Example of a Pareto front under the global contiguity scheme with backward pass development.

Figure 3

Example of a Pareto front under the global contiguity scheme with backward pass development.

Close modal

Table 2 represents the two tables related to the front in Figure 3. Each row of the Table 2 corresponds to pipes, which need to be replaced; they are 13 out of 34 for doubling the customer demand (K = 2). Each pipe is replaced one time while implementing the 13 solutions (the first is the starting situation). For example, pipe 34 is replaced early (solution 2) while pipe 29 is the last (solution 14). It is notable that because of the contiguity, the number of solutions (13) corresponds to the number of pipes to be replaced phasing the interventions to reach UN = 0% assuming doubling (K = 2), the demand. Therefore, solution 14 corresponds to the last of the original Pareto front in Figure 2, which was used to generate the flexible plan.
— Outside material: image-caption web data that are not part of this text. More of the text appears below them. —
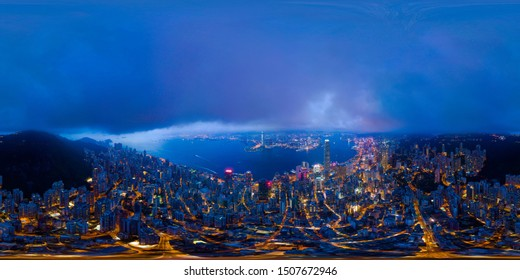 360 panorama by 180 degrees angle seamless panorama view of aerial view of Hong Kong Downtown. Financial district and business centers in technology smart city. skyscraper and buildings at night.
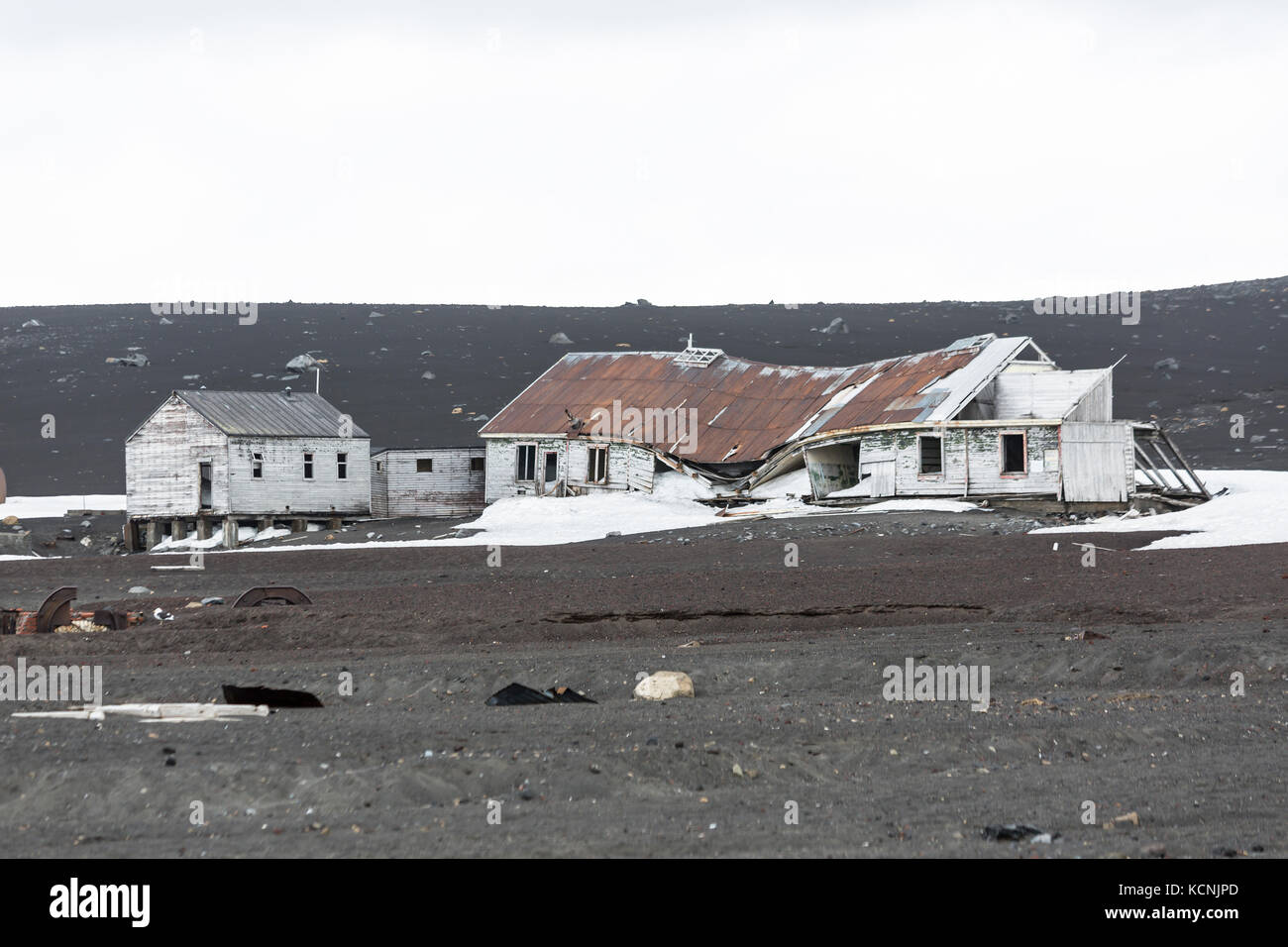 Abandoned buildings slowly give in to the elements in the bleak and harsh environment on Deception Island, South - Stock Image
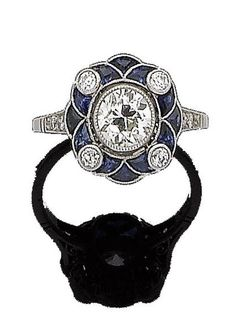 A sapphire and diamond cluster ring Designed as a flowerhead, the stamen set with a brilliant-cut diamond in collet-setting, within a calibré-cut sapphire petal surround highlighted with four collet-set old brilliant-cut diamonds, between brilliant-cut diamond shoulders, to a pierced gallery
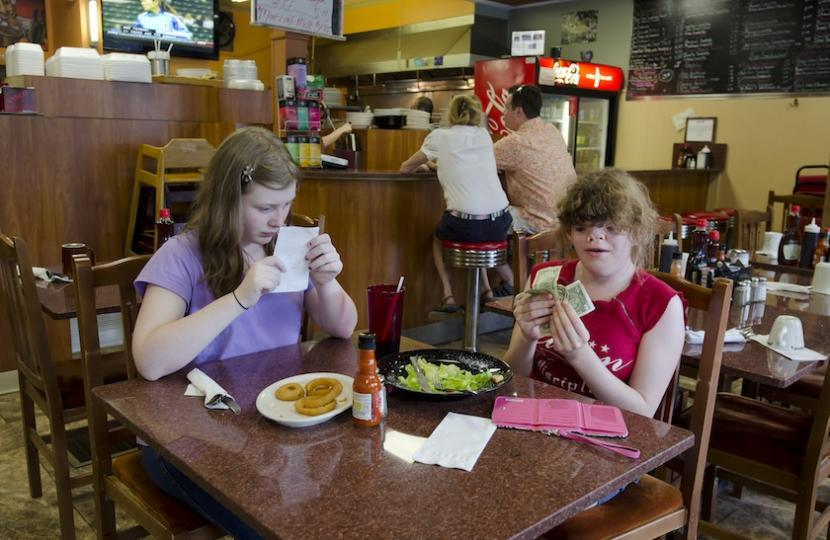 Two people eating breakfast at diner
Table 2 synthesizes the information of Table 2 by reporting the sequence of replaced pipes starting from pipe 34 and ending with pipe 29. Table 2 could be expanded adding the column of total replacement cost and UN.

Table 2

Decision support tables related to Pareto set of solutions in Figure 3 (diameters that change are highlighted in bold)

 
 

As depicted in Table 2, the technical contiguity means that the decision maker may operatively start from any point of Figure 3, by implementing the related solution, and then move to the next one (by upgrading the intervention previously done on the WDN) without the need for neglecting the past investment or for re-optimizing the WDN, as would be the case for the one-off Pareto front.

Furthermore, the flexible Pareto front does not have any temporal dimensions. In other words, the sequence of points in the flexible Pareto front does not have any temporal meaning. It only means that the solutions are technically contiguous. The strong implication is that this flexible front can be used to develop intervention plans considering both endogenous and exogenous elements of unawareness, and may span a generic time horizon.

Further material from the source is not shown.